_EXTRACT_
☆ ☆ ☆

What the heck are you people talking about?

The call for speakers is closed and the selection committees are about to begin reviewing the abstracts. Before they get started, here are a few little pieces of trivia about the sessions.

Keep in mind that I have done minimal cleansing on this data so it’s going to be a bit messy and unreliable for anything apart from entertainment purposes.

Raw Numbers

There were 574 sessions submitted this year by 209 speakers working for a total of 163 separate companies.

Out of a total of 127 job titles, the most common one was “Consultant”. Or, it would be until you take into account the different variations of DBA, Database Administrator, etc. Taking that into account, 20 of you are some kind of DBA.

If you want to get a bit fuzzier about the numbers:

  • 17 of you are an engineer and are probably measuring something with calipers right now
  • 12 of you identify as a manager
  • 12 of you think you’re a developer
  • 27 of you claim to be a consultant
  • 11 of you work in B.I.
  • 32 of you claim to be architects. You draw squares and arrows to represent work.

☆ ☆ ☆

[Stored items]
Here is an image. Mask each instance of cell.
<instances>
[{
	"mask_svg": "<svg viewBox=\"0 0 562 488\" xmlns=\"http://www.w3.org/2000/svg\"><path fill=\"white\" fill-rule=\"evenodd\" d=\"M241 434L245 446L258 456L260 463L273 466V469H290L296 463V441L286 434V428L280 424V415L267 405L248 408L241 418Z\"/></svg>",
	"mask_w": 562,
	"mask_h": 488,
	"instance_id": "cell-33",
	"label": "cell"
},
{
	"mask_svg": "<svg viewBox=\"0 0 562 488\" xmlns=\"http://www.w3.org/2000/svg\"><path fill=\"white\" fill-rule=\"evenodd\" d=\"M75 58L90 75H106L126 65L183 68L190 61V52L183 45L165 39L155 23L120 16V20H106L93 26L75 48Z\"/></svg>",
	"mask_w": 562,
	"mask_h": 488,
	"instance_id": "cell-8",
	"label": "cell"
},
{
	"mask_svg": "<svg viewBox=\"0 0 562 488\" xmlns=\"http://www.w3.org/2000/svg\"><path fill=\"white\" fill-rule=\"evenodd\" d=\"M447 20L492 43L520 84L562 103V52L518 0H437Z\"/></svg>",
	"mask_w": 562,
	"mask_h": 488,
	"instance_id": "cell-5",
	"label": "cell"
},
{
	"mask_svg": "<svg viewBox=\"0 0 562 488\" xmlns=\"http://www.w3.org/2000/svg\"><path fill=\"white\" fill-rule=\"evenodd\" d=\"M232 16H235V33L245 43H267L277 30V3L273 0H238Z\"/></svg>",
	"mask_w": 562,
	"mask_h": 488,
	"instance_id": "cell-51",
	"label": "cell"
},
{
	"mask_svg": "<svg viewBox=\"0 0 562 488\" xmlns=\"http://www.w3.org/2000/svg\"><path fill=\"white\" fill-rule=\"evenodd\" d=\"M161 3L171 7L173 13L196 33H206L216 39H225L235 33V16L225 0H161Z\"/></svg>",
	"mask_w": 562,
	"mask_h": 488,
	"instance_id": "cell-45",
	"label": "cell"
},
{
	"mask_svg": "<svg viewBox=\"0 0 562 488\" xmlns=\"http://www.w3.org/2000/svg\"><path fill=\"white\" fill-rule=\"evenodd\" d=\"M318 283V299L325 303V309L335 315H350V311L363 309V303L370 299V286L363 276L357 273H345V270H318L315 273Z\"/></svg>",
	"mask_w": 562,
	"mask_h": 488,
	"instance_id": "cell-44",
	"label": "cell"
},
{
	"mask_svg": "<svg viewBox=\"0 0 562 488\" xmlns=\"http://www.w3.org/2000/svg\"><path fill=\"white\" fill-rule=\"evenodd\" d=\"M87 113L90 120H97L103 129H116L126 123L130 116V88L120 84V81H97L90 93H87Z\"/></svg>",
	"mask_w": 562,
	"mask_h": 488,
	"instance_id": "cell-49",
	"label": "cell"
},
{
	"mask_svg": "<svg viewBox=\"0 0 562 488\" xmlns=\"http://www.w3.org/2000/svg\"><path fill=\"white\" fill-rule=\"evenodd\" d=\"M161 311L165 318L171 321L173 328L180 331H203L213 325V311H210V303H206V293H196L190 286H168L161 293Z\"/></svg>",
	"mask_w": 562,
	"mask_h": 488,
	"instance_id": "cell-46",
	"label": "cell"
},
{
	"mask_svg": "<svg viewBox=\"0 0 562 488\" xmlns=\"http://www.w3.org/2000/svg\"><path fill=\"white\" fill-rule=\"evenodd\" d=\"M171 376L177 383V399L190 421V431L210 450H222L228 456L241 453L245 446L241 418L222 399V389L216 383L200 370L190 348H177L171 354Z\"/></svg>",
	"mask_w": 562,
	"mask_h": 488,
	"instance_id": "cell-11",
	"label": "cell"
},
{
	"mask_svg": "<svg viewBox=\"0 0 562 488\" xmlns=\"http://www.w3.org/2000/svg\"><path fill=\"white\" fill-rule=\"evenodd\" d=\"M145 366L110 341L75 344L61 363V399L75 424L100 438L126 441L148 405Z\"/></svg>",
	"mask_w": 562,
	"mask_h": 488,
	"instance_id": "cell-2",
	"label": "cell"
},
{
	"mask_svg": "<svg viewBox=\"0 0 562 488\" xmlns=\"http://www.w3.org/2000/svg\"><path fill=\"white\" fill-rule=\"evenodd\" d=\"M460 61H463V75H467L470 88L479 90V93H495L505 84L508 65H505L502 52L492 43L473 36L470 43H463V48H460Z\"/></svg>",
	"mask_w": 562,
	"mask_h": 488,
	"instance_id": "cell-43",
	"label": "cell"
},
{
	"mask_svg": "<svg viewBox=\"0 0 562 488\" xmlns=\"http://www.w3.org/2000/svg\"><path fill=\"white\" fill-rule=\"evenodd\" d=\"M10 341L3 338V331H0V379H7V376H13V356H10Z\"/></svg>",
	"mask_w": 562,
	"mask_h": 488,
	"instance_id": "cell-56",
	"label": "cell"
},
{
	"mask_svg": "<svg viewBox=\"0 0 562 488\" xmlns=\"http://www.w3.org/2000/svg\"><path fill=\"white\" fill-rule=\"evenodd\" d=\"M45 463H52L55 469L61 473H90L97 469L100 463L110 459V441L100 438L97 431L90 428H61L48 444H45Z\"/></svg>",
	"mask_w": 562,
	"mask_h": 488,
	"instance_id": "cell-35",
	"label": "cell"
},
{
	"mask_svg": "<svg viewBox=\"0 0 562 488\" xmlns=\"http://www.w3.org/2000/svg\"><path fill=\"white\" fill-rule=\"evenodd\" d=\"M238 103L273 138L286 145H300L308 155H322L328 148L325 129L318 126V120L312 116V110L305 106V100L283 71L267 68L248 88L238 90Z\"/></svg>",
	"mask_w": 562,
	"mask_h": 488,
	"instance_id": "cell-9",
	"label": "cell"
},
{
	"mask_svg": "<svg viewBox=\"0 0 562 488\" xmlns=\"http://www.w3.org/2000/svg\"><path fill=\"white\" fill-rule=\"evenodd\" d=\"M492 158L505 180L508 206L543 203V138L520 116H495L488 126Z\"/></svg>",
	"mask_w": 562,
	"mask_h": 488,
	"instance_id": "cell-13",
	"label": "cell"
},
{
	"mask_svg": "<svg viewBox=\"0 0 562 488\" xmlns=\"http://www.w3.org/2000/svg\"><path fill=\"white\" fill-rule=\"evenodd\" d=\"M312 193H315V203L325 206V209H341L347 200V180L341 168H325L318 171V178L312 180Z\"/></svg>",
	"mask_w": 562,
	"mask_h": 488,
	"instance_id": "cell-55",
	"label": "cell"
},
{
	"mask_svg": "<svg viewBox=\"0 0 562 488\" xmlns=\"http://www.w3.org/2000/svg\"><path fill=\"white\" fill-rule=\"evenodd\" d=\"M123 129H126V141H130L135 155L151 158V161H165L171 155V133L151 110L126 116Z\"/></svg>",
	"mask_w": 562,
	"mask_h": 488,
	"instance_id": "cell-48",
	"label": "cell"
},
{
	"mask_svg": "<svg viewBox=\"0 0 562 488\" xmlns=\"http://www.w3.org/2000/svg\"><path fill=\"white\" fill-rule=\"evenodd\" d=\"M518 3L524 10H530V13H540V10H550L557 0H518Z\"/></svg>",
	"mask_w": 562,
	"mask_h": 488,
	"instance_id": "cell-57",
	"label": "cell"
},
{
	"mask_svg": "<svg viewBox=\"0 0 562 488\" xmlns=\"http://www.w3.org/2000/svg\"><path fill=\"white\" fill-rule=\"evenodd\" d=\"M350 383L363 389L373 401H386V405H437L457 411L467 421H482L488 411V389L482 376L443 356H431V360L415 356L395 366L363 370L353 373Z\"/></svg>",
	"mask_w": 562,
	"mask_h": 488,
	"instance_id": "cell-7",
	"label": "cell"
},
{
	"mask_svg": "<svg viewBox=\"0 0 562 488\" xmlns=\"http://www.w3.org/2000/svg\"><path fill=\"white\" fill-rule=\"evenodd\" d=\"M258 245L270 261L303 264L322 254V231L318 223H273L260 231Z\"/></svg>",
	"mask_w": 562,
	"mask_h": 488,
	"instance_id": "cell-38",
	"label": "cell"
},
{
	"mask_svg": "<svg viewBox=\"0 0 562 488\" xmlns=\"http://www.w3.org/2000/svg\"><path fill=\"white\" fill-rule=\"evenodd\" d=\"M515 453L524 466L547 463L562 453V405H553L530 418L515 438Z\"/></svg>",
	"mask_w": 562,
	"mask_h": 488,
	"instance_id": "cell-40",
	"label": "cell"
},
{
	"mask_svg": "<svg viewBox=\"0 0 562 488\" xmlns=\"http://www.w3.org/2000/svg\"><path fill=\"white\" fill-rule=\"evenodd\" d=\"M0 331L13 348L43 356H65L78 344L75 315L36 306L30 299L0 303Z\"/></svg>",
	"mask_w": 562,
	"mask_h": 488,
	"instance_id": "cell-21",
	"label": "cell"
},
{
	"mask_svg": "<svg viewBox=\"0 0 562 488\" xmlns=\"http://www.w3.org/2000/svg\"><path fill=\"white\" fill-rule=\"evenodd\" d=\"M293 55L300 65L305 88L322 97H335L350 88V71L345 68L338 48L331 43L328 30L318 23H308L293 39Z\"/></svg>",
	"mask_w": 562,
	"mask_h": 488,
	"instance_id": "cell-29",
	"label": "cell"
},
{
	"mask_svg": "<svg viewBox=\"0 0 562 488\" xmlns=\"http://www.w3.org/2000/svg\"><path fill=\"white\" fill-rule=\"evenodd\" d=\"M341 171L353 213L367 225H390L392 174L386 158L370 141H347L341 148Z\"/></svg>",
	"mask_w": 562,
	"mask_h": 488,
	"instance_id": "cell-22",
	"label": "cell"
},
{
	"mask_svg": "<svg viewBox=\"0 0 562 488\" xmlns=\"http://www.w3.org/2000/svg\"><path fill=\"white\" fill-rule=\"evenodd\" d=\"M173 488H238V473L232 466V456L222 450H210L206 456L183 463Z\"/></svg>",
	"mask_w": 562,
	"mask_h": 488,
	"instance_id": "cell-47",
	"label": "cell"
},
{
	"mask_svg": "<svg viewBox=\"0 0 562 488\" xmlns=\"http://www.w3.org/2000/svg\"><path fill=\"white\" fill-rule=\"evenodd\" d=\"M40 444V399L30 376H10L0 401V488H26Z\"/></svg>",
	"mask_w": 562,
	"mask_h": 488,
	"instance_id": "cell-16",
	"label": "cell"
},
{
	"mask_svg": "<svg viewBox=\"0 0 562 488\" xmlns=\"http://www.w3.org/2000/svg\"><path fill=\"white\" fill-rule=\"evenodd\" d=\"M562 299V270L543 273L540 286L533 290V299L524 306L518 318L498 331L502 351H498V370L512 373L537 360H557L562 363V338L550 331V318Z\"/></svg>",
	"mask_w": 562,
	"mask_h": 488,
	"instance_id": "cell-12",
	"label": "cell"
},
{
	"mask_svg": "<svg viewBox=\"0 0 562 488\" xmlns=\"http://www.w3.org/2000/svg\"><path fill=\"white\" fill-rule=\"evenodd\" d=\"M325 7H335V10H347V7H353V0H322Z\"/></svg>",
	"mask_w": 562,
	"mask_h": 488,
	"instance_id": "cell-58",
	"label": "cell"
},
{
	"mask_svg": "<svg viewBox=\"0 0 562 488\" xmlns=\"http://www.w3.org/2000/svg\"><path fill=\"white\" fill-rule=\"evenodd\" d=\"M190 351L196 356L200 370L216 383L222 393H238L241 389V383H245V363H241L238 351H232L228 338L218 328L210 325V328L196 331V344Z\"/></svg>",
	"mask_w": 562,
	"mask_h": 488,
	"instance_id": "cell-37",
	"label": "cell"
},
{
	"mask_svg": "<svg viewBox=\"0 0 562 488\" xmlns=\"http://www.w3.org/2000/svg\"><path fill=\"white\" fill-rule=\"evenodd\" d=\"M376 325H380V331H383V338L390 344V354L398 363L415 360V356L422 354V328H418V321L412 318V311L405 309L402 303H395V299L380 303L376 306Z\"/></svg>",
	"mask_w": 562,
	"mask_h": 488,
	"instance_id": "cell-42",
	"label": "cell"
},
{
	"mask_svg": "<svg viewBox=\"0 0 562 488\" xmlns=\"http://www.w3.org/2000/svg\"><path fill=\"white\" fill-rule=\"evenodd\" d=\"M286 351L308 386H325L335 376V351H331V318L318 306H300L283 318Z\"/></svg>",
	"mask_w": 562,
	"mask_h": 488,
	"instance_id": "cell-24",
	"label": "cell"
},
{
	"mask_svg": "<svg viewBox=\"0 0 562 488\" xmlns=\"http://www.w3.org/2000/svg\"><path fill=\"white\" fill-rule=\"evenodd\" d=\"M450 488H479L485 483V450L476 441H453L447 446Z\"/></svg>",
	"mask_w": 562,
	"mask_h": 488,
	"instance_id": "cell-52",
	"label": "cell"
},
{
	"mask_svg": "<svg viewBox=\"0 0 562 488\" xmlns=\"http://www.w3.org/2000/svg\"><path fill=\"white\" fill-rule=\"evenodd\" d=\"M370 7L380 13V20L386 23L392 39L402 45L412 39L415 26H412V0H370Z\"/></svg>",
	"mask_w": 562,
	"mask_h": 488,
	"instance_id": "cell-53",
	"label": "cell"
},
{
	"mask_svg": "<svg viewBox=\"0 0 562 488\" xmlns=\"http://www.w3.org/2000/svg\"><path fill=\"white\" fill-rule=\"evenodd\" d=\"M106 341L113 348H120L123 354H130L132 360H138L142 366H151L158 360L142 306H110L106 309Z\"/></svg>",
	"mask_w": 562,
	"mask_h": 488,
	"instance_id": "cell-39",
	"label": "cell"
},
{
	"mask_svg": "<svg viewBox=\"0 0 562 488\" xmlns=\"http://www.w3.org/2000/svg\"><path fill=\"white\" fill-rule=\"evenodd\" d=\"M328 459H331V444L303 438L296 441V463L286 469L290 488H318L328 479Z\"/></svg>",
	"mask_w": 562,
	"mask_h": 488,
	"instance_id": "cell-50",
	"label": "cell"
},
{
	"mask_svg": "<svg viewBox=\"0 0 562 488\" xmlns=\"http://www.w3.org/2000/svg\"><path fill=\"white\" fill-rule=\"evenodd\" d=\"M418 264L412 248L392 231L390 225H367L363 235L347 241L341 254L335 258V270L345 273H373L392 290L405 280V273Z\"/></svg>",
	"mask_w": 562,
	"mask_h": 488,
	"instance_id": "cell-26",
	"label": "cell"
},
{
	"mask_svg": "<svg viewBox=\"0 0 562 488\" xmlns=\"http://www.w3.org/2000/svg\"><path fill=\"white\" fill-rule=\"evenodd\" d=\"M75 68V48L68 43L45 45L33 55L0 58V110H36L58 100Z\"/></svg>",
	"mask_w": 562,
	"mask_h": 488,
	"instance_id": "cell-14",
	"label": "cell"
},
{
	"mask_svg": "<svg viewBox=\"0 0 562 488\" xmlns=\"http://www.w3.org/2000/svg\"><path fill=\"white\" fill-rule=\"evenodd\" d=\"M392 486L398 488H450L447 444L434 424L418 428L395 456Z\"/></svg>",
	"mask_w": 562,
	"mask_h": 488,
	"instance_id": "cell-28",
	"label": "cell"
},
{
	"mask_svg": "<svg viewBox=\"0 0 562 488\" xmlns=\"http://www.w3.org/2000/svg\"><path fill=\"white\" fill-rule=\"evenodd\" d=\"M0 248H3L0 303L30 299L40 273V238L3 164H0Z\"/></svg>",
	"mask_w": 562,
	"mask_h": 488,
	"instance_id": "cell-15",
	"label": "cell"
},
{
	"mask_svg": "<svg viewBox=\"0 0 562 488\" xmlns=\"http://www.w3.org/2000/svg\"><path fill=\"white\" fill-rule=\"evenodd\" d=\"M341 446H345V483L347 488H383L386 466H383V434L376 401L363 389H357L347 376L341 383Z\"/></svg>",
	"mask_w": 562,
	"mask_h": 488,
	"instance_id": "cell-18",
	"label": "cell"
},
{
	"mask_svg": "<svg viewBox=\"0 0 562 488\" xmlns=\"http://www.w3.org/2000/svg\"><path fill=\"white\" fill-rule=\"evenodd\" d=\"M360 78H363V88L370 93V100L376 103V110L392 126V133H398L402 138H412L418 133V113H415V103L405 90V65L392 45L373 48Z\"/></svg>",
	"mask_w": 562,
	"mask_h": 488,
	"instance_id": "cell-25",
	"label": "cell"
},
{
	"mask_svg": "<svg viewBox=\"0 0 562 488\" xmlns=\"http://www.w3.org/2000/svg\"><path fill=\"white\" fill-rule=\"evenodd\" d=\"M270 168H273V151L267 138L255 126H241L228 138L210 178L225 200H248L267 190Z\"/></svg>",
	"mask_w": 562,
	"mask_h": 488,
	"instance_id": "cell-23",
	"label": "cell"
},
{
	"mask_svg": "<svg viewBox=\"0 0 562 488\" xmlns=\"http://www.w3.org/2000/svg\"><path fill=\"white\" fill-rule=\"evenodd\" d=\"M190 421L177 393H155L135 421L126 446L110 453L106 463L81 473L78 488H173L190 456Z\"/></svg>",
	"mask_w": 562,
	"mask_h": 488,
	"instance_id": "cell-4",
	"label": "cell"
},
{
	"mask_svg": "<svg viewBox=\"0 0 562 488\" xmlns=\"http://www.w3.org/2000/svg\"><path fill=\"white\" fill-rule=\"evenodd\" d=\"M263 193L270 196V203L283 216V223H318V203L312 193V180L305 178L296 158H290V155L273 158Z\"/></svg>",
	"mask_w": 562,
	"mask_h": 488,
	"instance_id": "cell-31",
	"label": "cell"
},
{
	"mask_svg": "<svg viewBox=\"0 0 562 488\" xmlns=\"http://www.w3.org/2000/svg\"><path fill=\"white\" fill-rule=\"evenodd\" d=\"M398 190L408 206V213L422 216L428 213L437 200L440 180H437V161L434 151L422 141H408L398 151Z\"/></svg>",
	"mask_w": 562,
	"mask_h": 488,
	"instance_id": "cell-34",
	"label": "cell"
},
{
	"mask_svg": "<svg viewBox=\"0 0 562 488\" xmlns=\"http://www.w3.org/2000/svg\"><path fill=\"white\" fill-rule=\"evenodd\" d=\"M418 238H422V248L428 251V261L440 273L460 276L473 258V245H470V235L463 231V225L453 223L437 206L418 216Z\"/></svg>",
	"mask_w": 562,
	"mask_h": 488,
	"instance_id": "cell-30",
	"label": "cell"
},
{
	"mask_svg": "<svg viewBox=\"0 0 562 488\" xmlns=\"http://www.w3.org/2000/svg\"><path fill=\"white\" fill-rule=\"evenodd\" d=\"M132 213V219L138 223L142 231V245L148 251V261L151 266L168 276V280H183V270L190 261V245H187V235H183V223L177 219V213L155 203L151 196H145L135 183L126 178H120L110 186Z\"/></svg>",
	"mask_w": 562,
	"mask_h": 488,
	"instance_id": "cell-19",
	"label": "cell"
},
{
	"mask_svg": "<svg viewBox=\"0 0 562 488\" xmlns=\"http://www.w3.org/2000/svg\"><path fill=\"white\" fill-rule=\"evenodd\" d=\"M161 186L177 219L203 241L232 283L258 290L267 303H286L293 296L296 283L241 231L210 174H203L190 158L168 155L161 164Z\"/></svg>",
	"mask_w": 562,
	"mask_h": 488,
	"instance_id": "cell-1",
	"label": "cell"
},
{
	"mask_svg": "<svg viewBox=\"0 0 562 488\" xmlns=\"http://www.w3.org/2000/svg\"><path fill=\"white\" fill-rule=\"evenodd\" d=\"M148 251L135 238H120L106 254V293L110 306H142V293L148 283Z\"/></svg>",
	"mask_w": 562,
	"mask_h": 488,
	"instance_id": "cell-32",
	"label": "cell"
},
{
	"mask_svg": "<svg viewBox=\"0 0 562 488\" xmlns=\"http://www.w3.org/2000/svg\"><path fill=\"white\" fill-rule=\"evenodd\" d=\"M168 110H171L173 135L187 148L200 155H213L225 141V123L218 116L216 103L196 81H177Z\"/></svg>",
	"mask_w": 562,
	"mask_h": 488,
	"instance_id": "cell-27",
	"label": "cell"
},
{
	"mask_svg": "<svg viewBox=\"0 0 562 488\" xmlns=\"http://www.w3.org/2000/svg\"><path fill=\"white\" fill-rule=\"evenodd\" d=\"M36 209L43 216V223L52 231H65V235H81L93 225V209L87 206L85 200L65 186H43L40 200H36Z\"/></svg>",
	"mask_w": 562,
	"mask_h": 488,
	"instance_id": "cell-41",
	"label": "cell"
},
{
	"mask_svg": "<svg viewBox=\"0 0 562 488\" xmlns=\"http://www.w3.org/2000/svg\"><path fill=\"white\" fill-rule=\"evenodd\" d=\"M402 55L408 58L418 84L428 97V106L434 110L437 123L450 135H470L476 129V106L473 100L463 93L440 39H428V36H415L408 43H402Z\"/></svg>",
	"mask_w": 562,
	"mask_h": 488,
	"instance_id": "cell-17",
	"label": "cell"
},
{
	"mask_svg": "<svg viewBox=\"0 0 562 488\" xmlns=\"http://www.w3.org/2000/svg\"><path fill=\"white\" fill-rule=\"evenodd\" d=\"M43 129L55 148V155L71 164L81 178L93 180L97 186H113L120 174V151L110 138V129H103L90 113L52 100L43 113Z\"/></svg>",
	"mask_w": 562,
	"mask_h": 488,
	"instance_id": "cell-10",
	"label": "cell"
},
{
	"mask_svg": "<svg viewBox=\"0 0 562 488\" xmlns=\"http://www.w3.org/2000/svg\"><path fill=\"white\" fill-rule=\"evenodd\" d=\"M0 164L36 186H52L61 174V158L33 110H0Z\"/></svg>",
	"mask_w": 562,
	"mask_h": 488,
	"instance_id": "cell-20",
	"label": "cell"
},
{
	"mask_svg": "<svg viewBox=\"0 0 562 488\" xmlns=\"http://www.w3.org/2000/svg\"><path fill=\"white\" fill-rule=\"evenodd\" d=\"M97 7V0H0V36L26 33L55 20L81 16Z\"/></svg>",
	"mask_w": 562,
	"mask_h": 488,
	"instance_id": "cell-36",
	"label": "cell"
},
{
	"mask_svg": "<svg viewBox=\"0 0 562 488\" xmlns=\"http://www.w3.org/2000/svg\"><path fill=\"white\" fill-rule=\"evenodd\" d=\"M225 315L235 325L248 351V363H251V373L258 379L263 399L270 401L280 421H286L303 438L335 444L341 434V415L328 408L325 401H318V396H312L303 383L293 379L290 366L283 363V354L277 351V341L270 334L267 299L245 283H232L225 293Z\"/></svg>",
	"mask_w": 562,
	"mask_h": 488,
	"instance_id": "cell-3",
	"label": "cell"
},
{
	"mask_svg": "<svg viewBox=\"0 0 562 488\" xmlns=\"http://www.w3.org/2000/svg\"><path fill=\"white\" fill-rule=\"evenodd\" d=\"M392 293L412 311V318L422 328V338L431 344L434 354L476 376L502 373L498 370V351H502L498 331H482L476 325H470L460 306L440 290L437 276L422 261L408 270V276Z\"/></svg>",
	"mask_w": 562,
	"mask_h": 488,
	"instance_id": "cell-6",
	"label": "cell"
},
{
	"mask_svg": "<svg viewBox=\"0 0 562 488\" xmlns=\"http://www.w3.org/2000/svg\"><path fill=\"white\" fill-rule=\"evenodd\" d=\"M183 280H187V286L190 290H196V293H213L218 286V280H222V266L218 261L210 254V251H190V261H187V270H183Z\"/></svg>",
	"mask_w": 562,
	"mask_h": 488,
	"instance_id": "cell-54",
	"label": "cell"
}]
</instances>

☆ ☆ ☆

_WORK INSTRUCTIONS_
[A] According to the trivia post about the conference sessions, how many speakers submitted sessions this year?
[B] Return the part of the trivia post starting at "Out of a total" and ending at "kind of DBA.".

_ANSWERS PER TASK_
[A] 209 speakers

[B]
Out of a total of 127 job titles, the most common one was “Consultant”. Or, it would be until you take into account the different variations of DBA, Database Administrator, etc. Taking that into account, 20 of you are some kind of DBA.